■ **The request**
Filter the lines below and copy each one that contains the word "nearest".

(Records from a spatial question set)
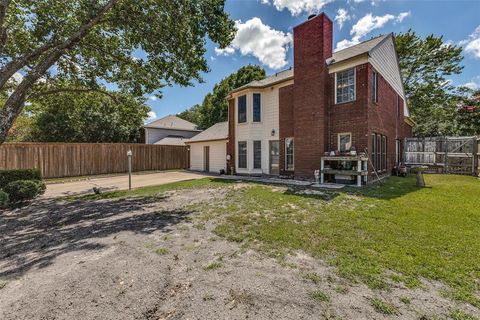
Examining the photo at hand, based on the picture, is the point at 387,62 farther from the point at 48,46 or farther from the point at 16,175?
the point at 16,175

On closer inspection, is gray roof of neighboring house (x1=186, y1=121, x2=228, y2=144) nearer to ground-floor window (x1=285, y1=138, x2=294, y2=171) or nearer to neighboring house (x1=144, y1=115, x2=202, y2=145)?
ground-floor window (x1=285, y1=138, x2=294, y2=171)

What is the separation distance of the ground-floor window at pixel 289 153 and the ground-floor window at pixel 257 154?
1.81m

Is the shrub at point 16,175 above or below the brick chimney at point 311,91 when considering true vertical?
below

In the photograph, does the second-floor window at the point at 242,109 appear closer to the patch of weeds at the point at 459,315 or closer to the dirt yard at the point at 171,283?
the dirt yard at the point at 171,283

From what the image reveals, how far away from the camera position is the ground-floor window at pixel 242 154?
13.9 meters

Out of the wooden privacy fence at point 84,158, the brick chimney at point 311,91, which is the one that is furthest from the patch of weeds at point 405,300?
the wooden privacy fence at point 84,158

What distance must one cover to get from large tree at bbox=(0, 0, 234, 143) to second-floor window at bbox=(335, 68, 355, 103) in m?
5.58

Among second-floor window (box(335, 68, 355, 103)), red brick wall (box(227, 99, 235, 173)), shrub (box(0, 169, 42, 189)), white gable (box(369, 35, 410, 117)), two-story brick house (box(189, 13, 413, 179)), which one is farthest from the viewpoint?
red brick wall (box(227, 99, 235, 173))

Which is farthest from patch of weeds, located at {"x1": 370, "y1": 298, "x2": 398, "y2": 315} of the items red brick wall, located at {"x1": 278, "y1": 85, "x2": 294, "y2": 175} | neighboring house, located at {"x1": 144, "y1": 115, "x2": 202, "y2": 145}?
neighboring house, located at {"x1": 144, "y1": 115, "x2": 202, "y2": 145}

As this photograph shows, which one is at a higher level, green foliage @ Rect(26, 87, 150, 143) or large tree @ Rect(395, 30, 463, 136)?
large tree @ Rect(395, 30, 463, 136)

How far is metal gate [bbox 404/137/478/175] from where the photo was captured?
12773 millimetres

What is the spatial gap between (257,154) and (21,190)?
34.8 feet

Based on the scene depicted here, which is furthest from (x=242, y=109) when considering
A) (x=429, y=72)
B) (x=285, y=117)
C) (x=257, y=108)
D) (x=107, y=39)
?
(x=429, y=72)

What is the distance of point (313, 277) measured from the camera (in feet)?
9.24
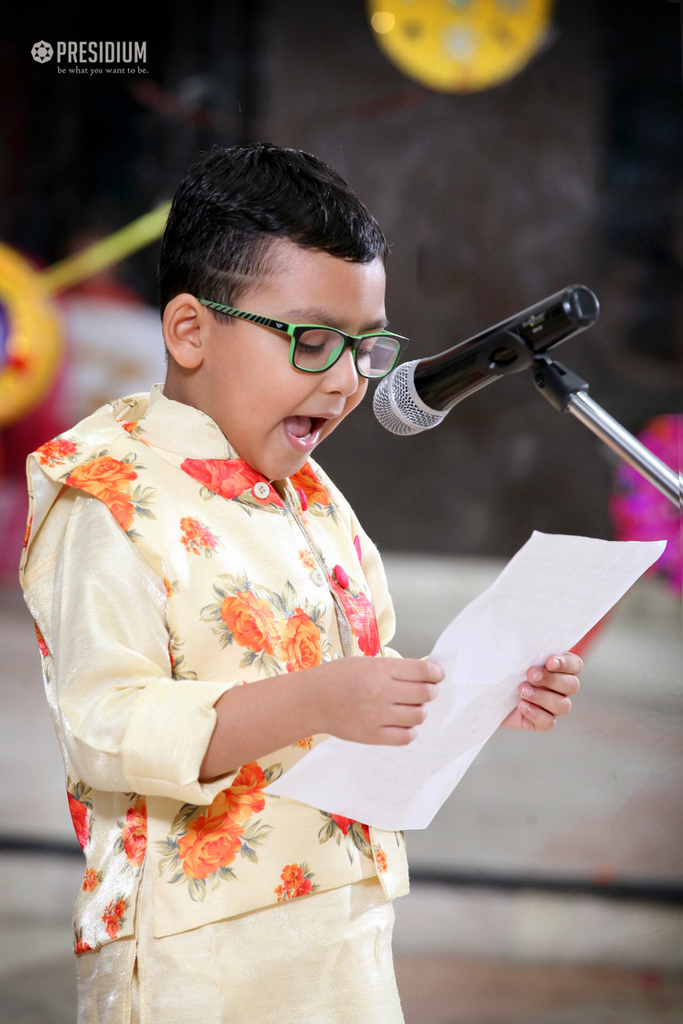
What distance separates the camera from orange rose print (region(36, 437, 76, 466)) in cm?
67

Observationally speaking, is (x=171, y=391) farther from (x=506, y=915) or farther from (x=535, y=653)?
(x=506, y=915)

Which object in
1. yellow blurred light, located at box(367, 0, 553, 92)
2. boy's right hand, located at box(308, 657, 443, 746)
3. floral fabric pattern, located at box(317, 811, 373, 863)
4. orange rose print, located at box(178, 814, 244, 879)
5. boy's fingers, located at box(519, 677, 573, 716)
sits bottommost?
floral fabric pattern, located at box(317, 811, 373, 863)

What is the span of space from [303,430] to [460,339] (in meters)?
0.91

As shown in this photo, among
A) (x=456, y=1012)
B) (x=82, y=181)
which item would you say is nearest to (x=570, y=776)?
(x=456, y=1012)

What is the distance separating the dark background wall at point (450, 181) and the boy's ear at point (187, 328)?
0.87 metres

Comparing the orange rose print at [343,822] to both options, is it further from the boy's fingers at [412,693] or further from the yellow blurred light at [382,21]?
the yellow blurred light at [382,21]

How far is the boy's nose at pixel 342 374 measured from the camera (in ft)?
2.30

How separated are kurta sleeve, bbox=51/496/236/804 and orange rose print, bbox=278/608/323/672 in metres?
0.10

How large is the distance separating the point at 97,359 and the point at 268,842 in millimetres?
1182

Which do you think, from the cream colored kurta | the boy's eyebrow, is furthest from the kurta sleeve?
the boy's eyebrow

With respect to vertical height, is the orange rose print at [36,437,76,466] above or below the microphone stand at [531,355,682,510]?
below

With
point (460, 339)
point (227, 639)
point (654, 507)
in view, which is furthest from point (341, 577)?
Result: point (654, 507)

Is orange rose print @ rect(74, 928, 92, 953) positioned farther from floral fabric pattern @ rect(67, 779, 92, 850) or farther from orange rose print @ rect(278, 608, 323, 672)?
orange rose print @ rect(278, 608, 323, 672)

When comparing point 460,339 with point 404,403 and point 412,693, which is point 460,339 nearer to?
point 404,403
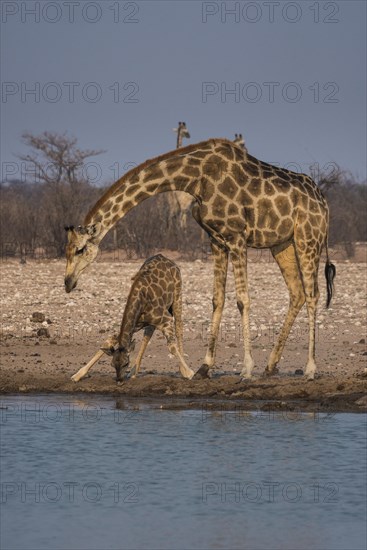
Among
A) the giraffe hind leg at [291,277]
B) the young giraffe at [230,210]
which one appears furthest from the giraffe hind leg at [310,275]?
the giraffe hind leg at [291,277]

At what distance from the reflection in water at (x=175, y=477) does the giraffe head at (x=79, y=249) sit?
3.64 ft

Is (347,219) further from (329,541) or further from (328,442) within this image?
(329,541)

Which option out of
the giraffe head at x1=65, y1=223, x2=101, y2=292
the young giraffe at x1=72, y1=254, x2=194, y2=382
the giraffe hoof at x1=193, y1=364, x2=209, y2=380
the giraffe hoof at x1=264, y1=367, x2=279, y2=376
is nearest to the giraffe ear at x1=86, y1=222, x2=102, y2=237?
the giraffe head at x1=65, y1=223, x2=101, y2=292

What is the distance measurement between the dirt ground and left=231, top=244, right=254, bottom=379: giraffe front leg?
5.9 inches

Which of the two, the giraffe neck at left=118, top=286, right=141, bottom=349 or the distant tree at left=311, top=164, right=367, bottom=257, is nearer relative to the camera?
the giraffe neck at left=118, top=286, right=141, bottom=349

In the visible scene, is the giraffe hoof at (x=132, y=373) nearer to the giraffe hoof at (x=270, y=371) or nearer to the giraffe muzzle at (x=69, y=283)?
the giraffe muzzle at (x=69, y=283)

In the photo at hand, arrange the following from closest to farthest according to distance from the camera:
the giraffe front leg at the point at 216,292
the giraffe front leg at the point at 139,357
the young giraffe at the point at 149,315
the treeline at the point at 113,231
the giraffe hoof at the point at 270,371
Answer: the young giraffe at the point at 149,315 → the giraffe front leg at the point at 216,292 → the giraffe front leg at the point at 139,357 → the giraffe hoof at the point at 270,371 → the treeline at the point at 113,231

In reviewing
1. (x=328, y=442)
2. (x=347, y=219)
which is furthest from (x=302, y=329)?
(x=347, y=219)

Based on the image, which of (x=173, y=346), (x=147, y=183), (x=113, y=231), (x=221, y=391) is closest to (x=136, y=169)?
(x=147, y=183)

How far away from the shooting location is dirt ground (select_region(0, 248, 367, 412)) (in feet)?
37.6

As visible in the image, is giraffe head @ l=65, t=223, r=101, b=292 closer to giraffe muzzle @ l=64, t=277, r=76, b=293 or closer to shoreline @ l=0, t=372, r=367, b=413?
giraffe muzzle @ l=64, t=277, r=76, b=293

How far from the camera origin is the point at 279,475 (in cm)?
852

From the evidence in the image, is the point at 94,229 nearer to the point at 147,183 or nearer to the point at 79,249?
the point at 79,249

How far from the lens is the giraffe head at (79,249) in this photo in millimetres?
11484
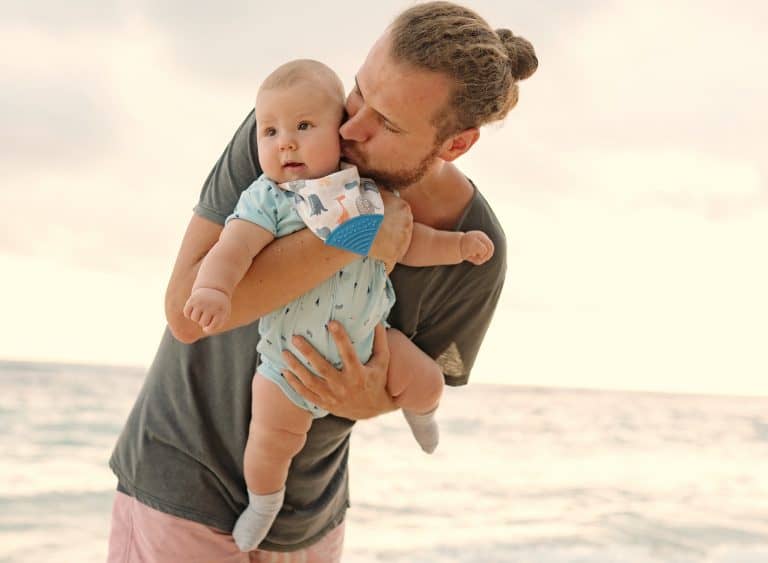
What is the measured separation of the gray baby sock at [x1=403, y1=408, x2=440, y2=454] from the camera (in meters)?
1.98

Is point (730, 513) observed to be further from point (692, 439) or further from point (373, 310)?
point (373, 310)

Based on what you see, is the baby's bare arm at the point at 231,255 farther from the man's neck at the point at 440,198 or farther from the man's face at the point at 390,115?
the man's neck at the point at 440,198

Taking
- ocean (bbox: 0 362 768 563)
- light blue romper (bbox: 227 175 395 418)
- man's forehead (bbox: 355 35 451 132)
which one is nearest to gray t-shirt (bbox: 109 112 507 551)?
light blue romper (bbox: 227 175 395 418)

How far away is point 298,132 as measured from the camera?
62.7 inches

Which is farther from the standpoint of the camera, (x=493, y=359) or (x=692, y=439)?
(x=493, y=359)

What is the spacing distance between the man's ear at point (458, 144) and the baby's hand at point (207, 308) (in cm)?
49

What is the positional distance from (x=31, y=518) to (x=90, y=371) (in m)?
4.78

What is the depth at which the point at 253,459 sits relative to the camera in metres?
1.73

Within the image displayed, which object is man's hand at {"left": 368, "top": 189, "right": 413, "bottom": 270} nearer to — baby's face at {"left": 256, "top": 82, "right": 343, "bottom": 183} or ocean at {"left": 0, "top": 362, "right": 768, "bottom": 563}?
baby's face at {"left": 256, "top": 82, "right": 343, "bottom": 183}

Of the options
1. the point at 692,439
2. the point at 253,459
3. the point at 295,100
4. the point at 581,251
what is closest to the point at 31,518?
the point at 253,459

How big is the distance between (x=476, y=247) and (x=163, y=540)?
0.77 meters

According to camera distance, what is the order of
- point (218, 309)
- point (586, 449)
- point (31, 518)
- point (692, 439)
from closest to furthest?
point (218, 309), point (31, 518), point (586, 449), point (692, 439)

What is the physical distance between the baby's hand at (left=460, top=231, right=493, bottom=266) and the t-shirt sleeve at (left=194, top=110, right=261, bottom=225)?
14.8 inches

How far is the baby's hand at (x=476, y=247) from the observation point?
1.74 metres
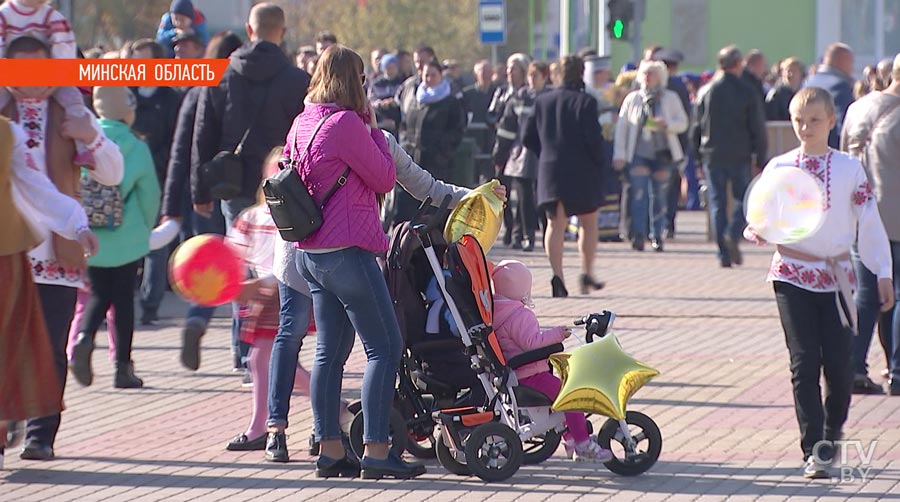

■ **Full output**
which item would you say is nearest to (x=570, y=776)?
is nearest to the giraffe ear at x1=86, y1=222, x2=102, y2=237?
which one is nearest to gray t-shirt (bbox: 109 112 507 551)?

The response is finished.